Fondamentalement, dans la conduite de ses relations avec le Kremlin, la Chine cherche avant tout à défendre ses intérêts faisant, en définitive, aussi peu de cas de la Russie que de l’Ukraine. Or, la compétition entre la Chine et les États-Unis est devenue une obsession à Pékin, et les Chinois estiment ne pas pouvoir la soutenir seuls – à tout le moins tant qu’ils n’ont pas acquis une puissance suffisante. Le triangle Pékin-Washington-Moscou n’est, au demeurant, pas une nouveauté. Jadis, quand la Chine craignait d’être attaquée par l’URSS, elle s’est appuyée sur l’Amérique pour mieux écarter la menace. Aujourd’hui, le jeu des alliances s’est modifié, dès lors qu’on pense à Pékin que le danger vient désormais davantage de Washington que de Moscou.

Le bond en avant des relations économiques sino-russes est, certes, une réalité, mais il s’inscrit lui aussi dans l’ordre des choses. La Chine a un besoin exponentiel d’énergie et de matières premières ; la Russie en est l’un des plus gros producteurs mondiaux et, qui plus est, les deux pays sont voisins, ce qui facilite le transport et réduit les coûts. L’annonce par Vladimir Poutine d’un accord sur la construction du gazoduc “Force de Sibérie 2”, qui fournira à la Chine 50 milliards de mètres cubes par an, témoigne de la consolidation des liens entre Moscou et Pékin. Mais la Chine a besoin de ce gaz et le projet aurait été de l’avant, avec ou sans la guerre en Ukraine. Tout au plus, dans la position de faiblesse où se trouve une Russie frappée par les sanctions, la Chine a-t-elle probablement pu négocier des conditions plus favorables.

L’ennemi héréditaire, c’est la Russie

Il faut encore rappeler que l’ennemi héréditaire de la Chine, ce n’est ni l’Amérique, ni l’Europe; c’est la Russie. C’est elle qui, sous les tsars, a enlevé à l’Empire chinois un million de kilomètres carrés (jamais restitués). C’est elle qui, sous Staline, a failli mener à l’anéantissement le jeune Parti communiste chinois (au nom d’une alliance suicidaire imposée avec le Kuomintang de Chiang Kai-shek).
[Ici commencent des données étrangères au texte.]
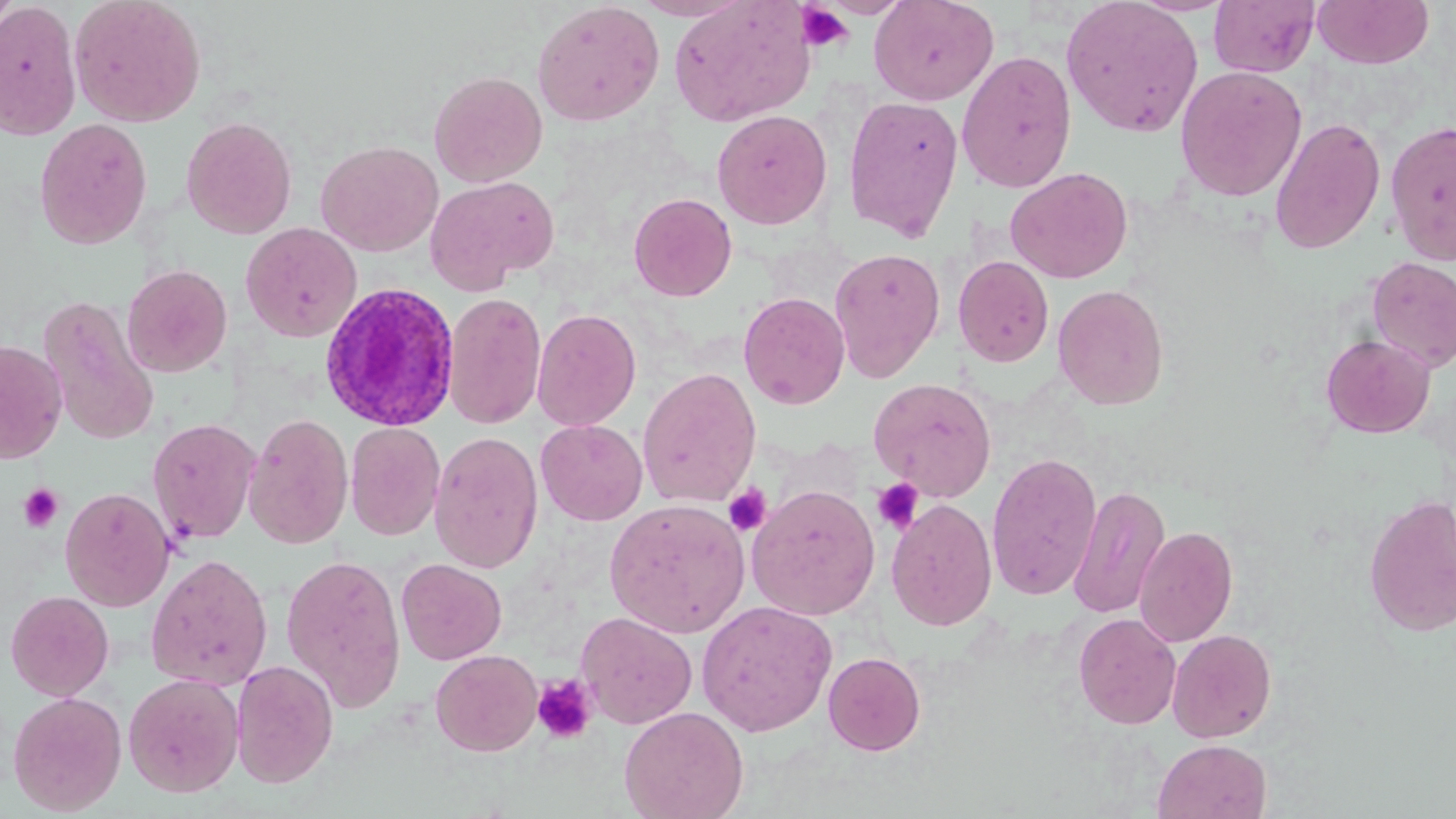

Approximate bounding boxes as named x1/y1/x2/y2 corners in pixels. Plasmodium ovale-infected red blood cell locations: (x1=318, y1=282, x2=460, y2=433). Platelet locations: (x1=795, y1=2, x2=855, y2=53), (x1=872, y1=478, x2=924, y2=534), (x1=19, y1=483, x2=63, y2=533), (x1=723, y1=483, x2=773, y2=536), (x1=532, y1=674, x2=597, y2=744). Uninfected red blood cell locations: (x1=0, y1=0, x2=20, y2=35), (x1=69, y1=0, x2=206, y2=127), (x1=668, y1=0, x2=817, y2=127), (x1=869, y1=0, x2=999, y2=106), (x1=1060, y1=0, x2=1204, y2=137), (x1=1209, y1=0, x2=1319, y2=78), (x1=1312, y1=0, x2=1434, y2=70), (x1=531, y1=1, x2=665, y2=127), (x1=0, y1=3, x2=81, y2=140), (x1=956, y1=49, x2=1077, y2=193), (x1=1174, y1=65, x2=1308, y2=201), (x1=428, y1=70, x2=547, y2=187), (x1=842, y1=95, x2=964, y2=242), (x1=711, y1=109, x2=833, y2=230), (x1=181, y1=116, x2=297, y2=239), (x1=1269, y1=117, x2=1386, y2=255), (x1=34, y1=118, x2=153, y2=250), (x1=1385, y1=120, x2=1456, y2=266), (x1=315, y1=140, x2=443, y2=256), (x1=1005, y1=166, x2=1134, y2=283), (x1=425, y1=175, x2=559, y2=292), (x1=628, y1=192, x2=737, y2=302), (x1=241, y1=222, x2=362, y2=343), (x1=828, y1=248, x2=946, y2=382), (x1=953, y1=255, x2=1054, y2=367), (x1=1367, y1=257, x2=1456, y2=371), (x1=122, y1=264, x2=232, y2=378), (x1=1052, y1=284, x2=1170, y2=410), (x1=443, y1=291, x2=546, y2=430), (x1=738, y1=292, x2=850, y2=410), (x1=39, y1=296, x2=161, y2=445), (x1=531, y1=308, x2=642, y2=431), (x1=1320, y1=334, x2=1435, y2=438), (x1=0, y1=339, x2=67, y2=464), (x1=637, y1=368, x2=761, y2=508), (x1=868, y1=377, x2=998, y2=501), (x1=243, y1=412, x2=353, y2=549), (x1=147, y1=417, x2=262, y2=545), (x1=535, y1=420, x2=648, y2=525), (x1=345, y1=422, x2=445, y2=541), (x1=429, y1=431, x2=544, y2=574), (x1=986, y1=451, x2=1103, y2=602), (x1=746, y1=484, x2=881, y2=620), (x1=1068, y1=484, x2=1170, y2=619), (x1=60, y1=486, x2=175, y2=612), (x1=1363, y1=494, x2=1456, y2=637), (x1=604, y1=498, x2=751, y2=638), (x1=886, y1=499, x2=997, y2=632), (x1=1134, y1=525, x2=1239, y2=647), (x1=281, y1=552, x2=407, y2=712), (x1=146, y1=554, x2=273, y2=690), (x1=396, y1=558, x2=507, y2=665), (x1=4, y1=590, x2=114, y2=700), (x1=696, y1=600, x2=837, y2=737), (x1=576, y1=611, x2=697, y2=729), (x1=1073, y1=613, x2=1181, y2=729), (x1=1167, y1=628, x2=1277, y2=743), (x1=430, y1=649, x2=543, y2=756), (x1=823, y1=652, x2=926, y2=755), (x1=231, y1=659, x2=339, y2=788), (x1=123, y1=673, x2=245, y2=797), (x1=7, y1=691, x2=127, y2=815), (x1=619, y1=706, x2=749, y2=819), (x1=1153, y1=738, x2=1272, y2=819). Slide-level diagnosis: Plasmodium ovale. Thin blood smear. 1000x magnification. Image is 1456×819 pixels. Single field of view. May-Grünwald-Giemsa-stained preparation. Light microscopy.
C’est elle qui, sous Staline toujours, a entraîné la Chine dans la désastreuse guerre de Corée (menée par procuration pour l’URSS). Et c’est elle encore qui, sous Khrouchtchev, a contraint les Chinois à vivre dans la hantise d’une guerre nucléaire déclenchée par des camarades devenus ennemis jurés.

Ce lourd passif empêche l’instauration d’un climat de confiance entre Pékin et Moscou, hypothéquant le développement d’un véritable partenariat. Significativement, jusqu’à l’invasion de l’Ukraine et au renforcement de la coopération bilatérale dicté par les circonstances, les échanges commerciaux entre les deux géants étaient restés à un niveau anormalement bas, en dépit des promesses répétées, d’un côté comme de l’autre, de les porter vers des sommets toujours plus élevés.

Ce legs de l’Histoire compromet aussi la médiation que Xi Jinping affecte de vouloir assurer après avoir présenté un plan de paix qui ne suscite visiblement l’enthousiasme de personne. La Chine est trop proche de la Russie pour paraître impartiale, notamment aux yeux des Ukrainiens, mais la Russie se méfie elle-même trop de la Chine pour s’en remettre à ses bons offices.